Technical Abstract: The biological herbicide and antibiotic 4-formylaminooxyvinylglycine (FVG) was originally isolated from several rhizosphere-associated strains of Pseudomonas fluorescens. Biosynthesis of FVG is dependent on the gvg biosynthetic gene cluster in P. fluorescens. In this investigation, we used comparative genomics to identify strains with the genetic potential to produce FVG due to presence of a gvg gene cluster. These strains primarily belong to two groups of Pseudomonas, P. fluorescens and P. syringae, however, a few strains with the gvg cluster were found outside of Pseudomonas.
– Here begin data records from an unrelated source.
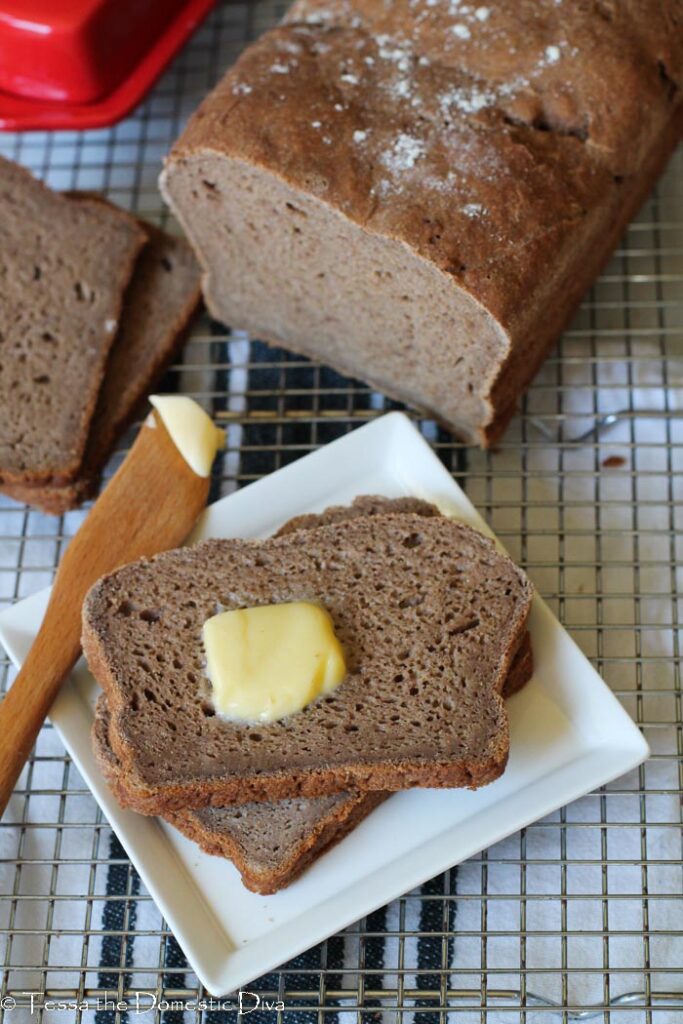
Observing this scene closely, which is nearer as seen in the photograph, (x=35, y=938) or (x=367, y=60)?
(x=35, y=938)

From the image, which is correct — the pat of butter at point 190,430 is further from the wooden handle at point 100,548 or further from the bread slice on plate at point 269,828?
the bread slice on plate at point 269,828

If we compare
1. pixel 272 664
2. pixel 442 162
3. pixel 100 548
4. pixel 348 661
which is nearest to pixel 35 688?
pixel 100 548

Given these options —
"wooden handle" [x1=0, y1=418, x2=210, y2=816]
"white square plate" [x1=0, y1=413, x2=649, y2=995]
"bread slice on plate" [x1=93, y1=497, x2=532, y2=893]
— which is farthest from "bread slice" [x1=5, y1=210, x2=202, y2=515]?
"bread slice on plate" [x1=93, y1=497, x2=532, y2=893]

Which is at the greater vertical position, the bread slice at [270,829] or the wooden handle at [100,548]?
the wooden handle at [100,548]

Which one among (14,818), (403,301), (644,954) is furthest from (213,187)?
(644,954)

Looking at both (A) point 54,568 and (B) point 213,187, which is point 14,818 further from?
(B) point 213,187

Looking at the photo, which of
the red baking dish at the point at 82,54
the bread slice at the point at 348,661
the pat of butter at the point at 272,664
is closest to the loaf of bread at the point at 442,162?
the red baking dish at the point at 82,54

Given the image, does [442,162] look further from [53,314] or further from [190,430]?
[53,314]
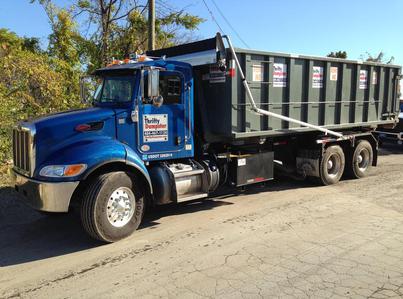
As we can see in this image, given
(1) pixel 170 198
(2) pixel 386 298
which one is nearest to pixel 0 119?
(1) pixel 170 198

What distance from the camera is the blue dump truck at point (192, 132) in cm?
564

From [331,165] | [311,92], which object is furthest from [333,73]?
[331,165]

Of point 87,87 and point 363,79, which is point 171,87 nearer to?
point 87,87

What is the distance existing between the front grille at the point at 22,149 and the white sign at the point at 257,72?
4.12 meters

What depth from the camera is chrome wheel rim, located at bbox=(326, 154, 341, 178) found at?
9.77 m

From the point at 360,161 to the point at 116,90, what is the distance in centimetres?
679

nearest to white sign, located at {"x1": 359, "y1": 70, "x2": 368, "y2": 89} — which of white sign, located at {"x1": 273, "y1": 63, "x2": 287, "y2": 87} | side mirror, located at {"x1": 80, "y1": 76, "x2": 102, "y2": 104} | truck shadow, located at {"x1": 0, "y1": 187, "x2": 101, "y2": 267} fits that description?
white sign, located at {"x1": 273, "y1": 63, "x2": 287, "y2": 87}

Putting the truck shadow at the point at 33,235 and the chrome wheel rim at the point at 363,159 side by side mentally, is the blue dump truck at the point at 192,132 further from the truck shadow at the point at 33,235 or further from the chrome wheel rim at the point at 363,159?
the truck shadow at the point at 33,235

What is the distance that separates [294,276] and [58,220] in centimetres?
421

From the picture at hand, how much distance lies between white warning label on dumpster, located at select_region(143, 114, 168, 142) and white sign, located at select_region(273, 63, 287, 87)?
8.60 ft

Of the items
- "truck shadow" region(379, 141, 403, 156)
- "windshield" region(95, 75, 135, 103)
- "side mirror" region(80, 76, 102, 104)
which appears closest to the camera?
"windshield" region(95, 75, 135, 103)

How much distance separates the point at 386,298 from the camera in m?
4.01

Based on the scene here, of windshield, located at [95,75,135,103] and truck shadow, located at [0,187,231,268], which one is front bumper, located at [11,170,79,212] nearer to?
truck shadow, located at [0,187,231,268]

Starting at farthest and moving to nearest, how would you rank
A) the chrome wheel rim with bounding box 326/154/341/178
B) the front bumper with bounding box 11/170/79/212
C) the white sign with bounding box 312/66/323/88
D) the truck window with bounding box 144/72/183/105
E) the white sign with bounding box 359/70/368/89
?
the white sign with bounding box 359/70/368/89 → the chrome wheel rim with bounding box 326/154/341/178 → the white sign with bounding box 312/66/323/88 → the truck window with bounding box 144/72/183/105 → the front bumper with bounding box 11/170/79/212
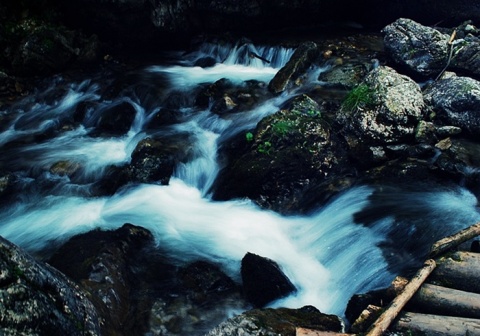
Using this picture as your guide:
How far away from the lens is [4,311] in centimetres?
313

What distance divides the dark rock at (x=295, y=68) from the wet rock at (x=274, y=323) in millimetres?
6850

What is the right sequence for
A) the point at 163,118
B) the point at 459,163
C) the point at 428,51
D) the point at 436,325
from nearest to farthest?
the point at 436,325
the point at 459,163
the point at 428,51
the point at 163,118

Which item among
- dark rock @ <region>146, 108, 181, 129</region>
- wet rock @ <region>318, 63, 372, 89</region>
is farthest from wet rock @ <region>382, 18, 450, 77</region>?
dark rock @ <region>146, 108, 181, 129</region>

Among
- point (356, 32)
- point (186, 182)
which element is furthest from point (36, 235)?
point (356, 32)

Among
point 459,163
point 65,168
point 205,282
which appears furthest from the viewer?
A: point 65,168

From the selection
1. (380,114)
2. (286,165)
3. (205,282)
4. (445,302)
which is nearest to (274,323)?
(445,302)

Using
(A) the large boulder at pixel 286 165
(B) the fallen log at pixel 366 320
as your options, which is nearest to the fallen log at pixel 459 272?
(B) the fallen log at pixel 366 320

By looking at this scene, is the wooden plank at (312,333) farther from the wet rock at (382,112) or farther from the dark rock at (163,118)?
the dark rock at (163,118)

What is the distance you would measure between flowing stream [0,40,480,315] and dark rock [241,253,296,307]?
0.52 feet

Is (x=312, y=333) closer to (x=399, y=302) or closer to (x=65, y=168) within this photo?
(x=399, y=302)

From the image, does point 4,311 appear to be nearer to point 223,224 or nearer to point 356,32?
point 223,224

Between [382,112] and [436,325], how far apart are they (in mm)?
4672

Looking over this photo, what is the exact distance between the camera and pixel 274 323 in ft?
13.7

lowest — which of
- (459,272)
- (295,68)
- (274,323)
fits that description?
(274,323)
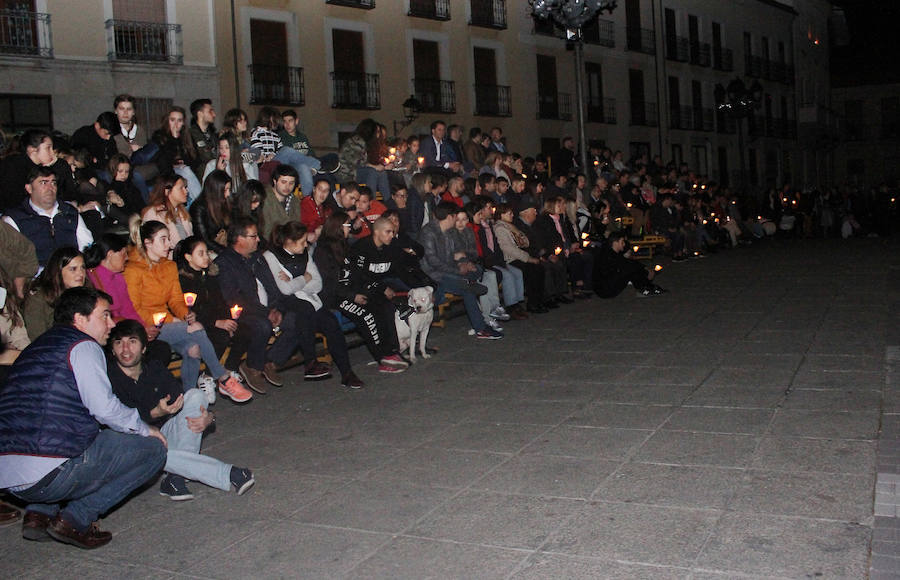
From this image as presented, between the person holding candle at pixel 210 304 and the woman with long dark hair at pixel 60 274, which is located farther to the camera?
the person holding candle at pixel 210 304

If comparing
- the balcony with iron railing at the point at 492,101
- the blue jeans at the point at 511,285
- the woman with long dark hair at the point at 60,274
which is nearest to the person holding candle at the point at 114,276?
the woman with long dark hair at the point at 60,274

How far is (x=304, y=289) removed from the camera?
8.93 metres

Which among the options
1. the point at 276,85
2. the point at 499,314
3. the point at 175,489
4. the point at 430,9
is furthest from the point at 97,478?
the point at 430,9

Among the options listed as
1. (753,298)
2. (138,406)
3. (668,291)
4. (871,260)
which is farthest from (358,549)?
(871,260)

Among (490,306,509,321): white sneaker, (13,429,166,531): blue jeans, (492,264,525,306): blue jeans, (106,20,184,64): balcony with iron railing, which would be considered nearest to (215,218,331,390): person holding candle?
(490,306,509,321): white sneaker

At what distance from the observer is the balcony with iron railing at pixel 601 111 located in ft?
112

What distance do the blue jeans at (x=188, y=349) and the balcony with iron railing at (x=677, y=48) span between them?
34.2 metres

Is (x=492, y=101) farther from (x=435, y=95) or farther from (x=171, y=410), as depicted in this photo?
(x=171, y=410)

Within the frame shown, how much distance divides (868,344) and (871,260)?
9615 millimetres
Mass spectrometry confirmed that all tested strains of the P. fluorescens species group produced FVG. However, P. syringae strains did not produce FVG under standard conditions. Several lines of evidence regarding the transmission of the gvg cluster suggest that it was introduced multiple times through horizontal gene transfer within the Pseudomonas lineage as well as in select lineages of Thiomonas, Burkholderia and Pantoea. Together, these data broaden our understanding of the evolution and diversity of FVG biosynthesis. In the course of this investigation, additional gene clusters containing only a subset of the genes required to produce FVG were identified in a broad range of bacteria, including many non-pseudomonads. These clusters likely produce novel metabolites.